Restate all the data word for word, leaving nothing out.

START Provided entries

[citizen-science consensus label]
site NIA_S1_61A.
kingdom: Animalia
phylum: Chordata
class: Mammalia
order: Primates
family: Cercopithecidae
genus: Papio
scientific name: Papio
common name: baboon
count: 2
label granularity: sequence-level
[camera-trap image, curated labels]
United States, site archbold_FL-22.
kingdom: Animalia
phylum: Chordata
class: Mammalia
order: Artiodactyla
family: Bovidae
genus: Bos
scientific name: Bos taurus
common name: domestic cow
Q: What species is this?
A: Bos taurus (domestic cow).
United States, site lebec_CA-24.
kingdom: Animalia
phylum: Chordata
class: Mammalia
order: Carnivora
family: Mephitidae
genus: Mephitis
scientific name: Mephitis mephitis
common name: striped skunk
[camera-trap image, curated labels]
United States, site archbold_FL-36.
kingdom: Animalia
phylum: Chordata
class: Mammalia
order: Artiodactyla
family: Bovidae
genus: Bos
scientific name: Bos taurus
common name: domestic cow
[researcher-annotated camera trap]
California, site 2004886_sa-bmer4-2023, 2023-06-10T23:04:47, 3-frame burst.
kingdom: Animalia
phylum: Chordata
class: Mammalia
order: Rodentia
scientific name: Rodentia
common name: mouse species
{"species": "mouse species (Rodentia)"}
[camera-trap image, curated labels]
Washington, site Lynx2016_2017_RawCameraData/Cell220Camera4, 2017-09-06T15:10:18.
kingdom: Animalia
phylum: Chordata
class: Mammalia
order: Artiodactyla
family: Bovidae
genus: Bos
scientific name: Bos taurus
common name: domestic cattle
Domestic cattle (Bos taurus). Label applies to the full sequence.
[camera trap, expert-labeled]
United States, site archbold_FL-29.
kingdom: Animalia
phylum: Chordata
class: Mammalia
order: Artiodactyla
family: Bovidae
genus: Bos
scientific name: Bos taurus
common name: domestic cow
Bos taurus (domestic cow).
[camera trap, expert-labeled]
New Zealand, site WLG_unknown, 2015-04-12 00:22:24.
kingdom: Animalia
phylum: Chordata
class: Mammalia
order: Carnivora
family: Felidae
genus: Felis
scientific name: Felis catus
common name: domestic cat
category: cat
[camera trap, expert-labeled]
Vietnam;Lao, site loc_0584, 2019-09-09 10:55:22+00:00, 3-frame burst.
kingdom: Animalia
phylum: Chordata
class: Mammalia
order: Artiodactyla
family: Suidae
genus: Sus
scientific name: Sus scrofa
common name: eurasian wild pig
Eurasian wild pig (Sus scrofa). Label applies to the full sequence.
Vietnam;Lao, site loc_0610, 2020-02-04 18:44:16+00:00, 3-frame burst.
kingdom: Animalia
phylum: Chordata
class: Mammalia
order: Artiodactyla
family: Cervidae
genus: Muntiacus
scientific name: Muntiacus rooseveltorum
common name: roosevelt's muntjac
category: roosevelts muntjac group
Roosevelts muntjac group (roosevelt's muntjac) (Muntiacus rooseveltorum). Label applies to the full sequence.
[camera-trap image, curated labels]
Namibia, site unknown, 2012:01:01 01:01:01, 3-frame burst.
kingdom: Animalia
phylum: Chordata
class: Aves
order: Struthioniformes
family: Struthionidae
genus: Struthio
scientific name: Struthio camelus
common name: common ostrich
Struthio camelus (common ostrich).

END Provided entries

● **Response to this task**
[citizen-science consensus label]
site NIA_S1_61A.
kingdom: Animalia
phylum: Chordata
class: Mammalia
order: Primates
family: Cercopithecidae
genus: Papio
scientific name: Papio
common name: baboon
count: 2
label granularity: sequence-level
[camera-trap image, curated labels]
United States, site archbold_FL-22.
kingdom: Animalia
phylum: Chordata
class: Mammalia
order: Artiodactyla
family: Bovidae
genus: Bos
scientific name: Bos taurus
common name: domestic cow
Q: What species is this?
A: Bos taurus (domestic cow).
United States, site lebec_CA-24.
kingdom: Animalia
phylum: Chordata
class: Mammalia
order: Carnivora
family: Mephitidae
genus: Mephitis
scientific name: Mephitis mephitis
common name: striped skunk
[camera-trap image, curated labels]
United States, site archbold_FL-36.
kingdom: Animalia
phylum: Chordata
class: Mammalia
order: Artiodactyla
family: Bovidae
genus: Bos
scientific name: Bos taurus
common name: domestic cow
[researcher-annotated camera trap]
California, site 2004886_sa-bmer4-2023, 2023-06-10T23:04:47, 3-frame burst.
kingdom: Animalia
phylum: Chordata
class: Mammalia
order: Rodentia
scientific name: Rodentia
common name: mouse species
{"species": "mouse species (Rodentia)"}
[camera-trap image, curated labels]
Washington, site Lynx2016_2017_RawCameraData/Cell220Camera4, 2017-09-06T15:10:18.
kingdom: Animalia
phylum: Chordata
class: Mammalia
order: Artiodactyla
family: Bovidae
genus: Bos
scientific name: Bos taurus
common name: domestic cattle
Domestic cattle (Bos taurus). Label applies to the full sequence.
[camera trap, expert-labeled]
United States, site archbold_FL-29.
kingdom: Animalia
phylum: Chordata
class: Mammalia
order: Artiodactyla
family: Bovidae
genus: Bos
scientific name: Bos taurus
common name: domestic cow
Bos taurus (domestic cow).
[camera trap, expert-labeled]
New Zealand, site WLG_unknown, 2015-04-12 00:22:24.
kingdom: Animalia
phylum: Chordata
class: Mammalia
order: Carnivora
family: Felidae
genus: Felis
scientific name: Felis catus
common name: domestic cat
category: cat
[camera trap, expert-labeled]
Vietnam;Lao, site loc_0584, 2019-09-09 10:55:22+00:00, 3-frame burst.
kingdom: Animalia
phylum: Chordata
class: Mammalia
order: Artiodactyla
family: Suidae
genus: Sus
scientific name: Sus scrofa
common name: eurasian wild pig
Eurasian wild pig (Sus scrofa). Label applies to the full sequence.
Vietnam;Lao, site loc_0610, 2020-02-04 18:44:16+00:00, 3-frame burst.
kingdom: Animalia
phylum: Chordata
class: Mammalia
order: Artiodactyla
family: Cervidae
genus: Muntiacus
scientific name: Muntiacus rooseveltorum
common name: roosevelt's muntjac
category: roosevelts muntjac group
Roosevelts muntjac group (roosevelt's muntjac) (Muntiacus rooseveltorum). Label applies to the full sequence.
[camera-trap image, curated labels]
Namibia, site unknown, 2012:01:01 01:01:01, 3-frame burst.
kingdom: Animalia
phylum: Chordata
class: Aves
order: Struthioniformes
family: Struthionidae
genus: Struthio
scientific name: Struthio camelus
common name: common ostrich
Struthio camelus (common ostrich).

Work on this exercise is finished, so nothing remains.